Note that I've again supplied a unique id for each image, again allowing you to style it. We've also added a <b:else> to the final check. It has to be after the final conditional, because otherwise it'll get overridden by others. But as it is you should be able to add new static pages and automatically have a default image that is different from normal blog pages show up, while retaining unique header images for all your other custom pages. If you later decide you want to change that image, you'll just need to add another <b:if> like the ones above. (I haven't had a chance to test this in any detail, but it should still work. Let me know if it doesn't.)

Once you've added the new lines, click "Save Template," and check out your blog to see the results. If something doesn't work, you can go back and continue editing, and if worst comes to worst and things just keep getting worse, you can always go back to the version of the template you saved off at the beginning.

Monday, August 2, 2010

Web design

I'm beginning to think I missed my calling. Perhaps I should have been a professional web designer. I get a huge kick out of it.

I finally understand why: it mixes technical problem solving (really a certain kind of programming), which I enjoy, with the demands of artistry. On the one hand, the successful web designer must be fluent in the sometimes complex technical languages that make web design happen: HTML, CSS, XML, Javascript, and so on. I'm fairly proficient in the first two, and just dangling my toes in the water of the latter two. (Frankly, I find Javascript pretty grimy.)

At the same time, a good web designer has to have an eye for layout, understand relationships between elements, have some degree of skill in manipulating images, and be able to put typography to good use. As my wife (and, for that matter, friends from high school) can attest, I love fonts. I sometimes pick them off of signs driving down the road. I am certainly weaker in this area than in the "coding" aspect of web design, but I enjoy it as much or more. Recently, I have found myself studying web sites, admiring the good ones and critiquing the less good ones.

Even more amusingly, I find myself looking at designs and pondering how I could improve them, what I would do to make them compelling and useable.

Over the last three days, I have done a good deal more tweaking to Pillar's back end, yielding a fairly significant change in the front end appearance (go take a look). Along the way, I've puzzled out how to accomplish a number of tasks with Blogger's backend that, in my search across the web in the past have generally been considered difficult or impossible. I have also helped my sister with the site for the bike she works at, Ascent Cycling—I made different header images appear in different pages.

(Never let anyone tell you that Wordpress is more powerful or more customizable than Blogger. It's just easier to customize under certain conditions. I have used both quite a bit, and they both have their pluses and minuses.)

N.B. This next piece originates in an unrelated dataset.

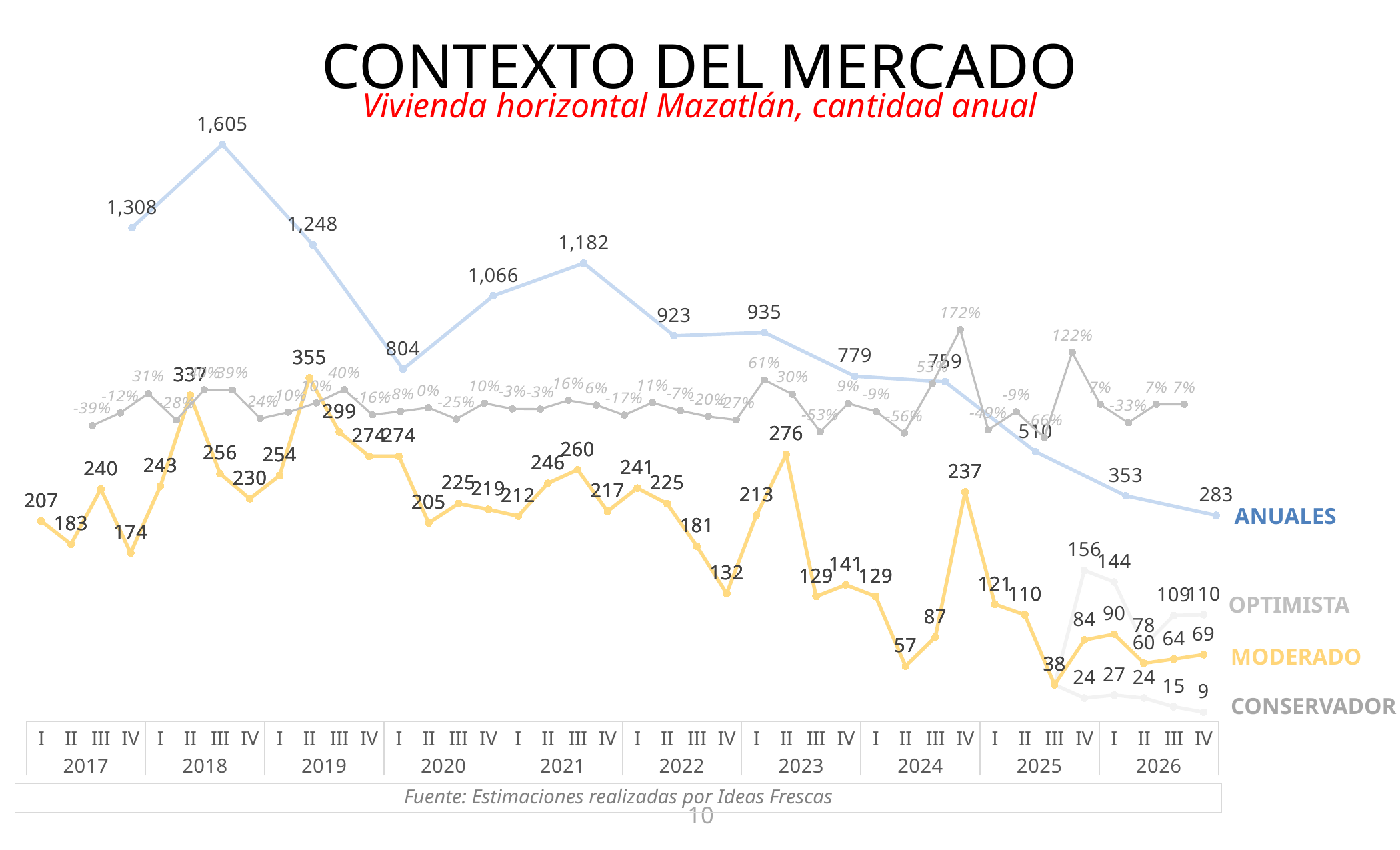
How many years are shown on the x axis? 10 Which is larger on the MODERADO line: quarter II of 2023 or quarter III of 2023? quarter II of 2023 What is the highest value labeled on the ANUALES line? 1,605 What is the difference between the two highest ANUALES values, 1,605 and 1,308? 297 What is the lowest value labeled on the ANUALES line? 283 What is the CONSERVADOR value for quarter IV of 2026? 9 What is the OPTIMISTA value for quarter IV of 2026? 110 What kind of chart is shown on the slide? line chart What is the highest value on the MODERADO line? 355 What source is cited below the chart? Estimaciones realizadas por Ideas Frescas What is the MODERADO value for quarter IV of 2024? 237 What is the lowest value on the MODERADO line? 38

Because I spent a fair amount of mental energy on these puzzles, and because the answers to them, near as I can tell, do not appear anywhere else on the internet, I will be posting a few of them in the next week so that I can help others (just as plenty of other bloggers have helped me along the way). These will be more like reference pages than my normal content, so apologies to my normal readers, but I know the pages will be helpful to others in the future. (Those of you who enjoy messing with blogger may find it interesting!)

[If you're wondering about that essay I mentioned last Saturday, it's about a third done. The content is substantial and it's requiring significantly more time than I expected. That combined with the aforementioned web design efforts has led to a short delay in its publication. Worry not: it is still coming.]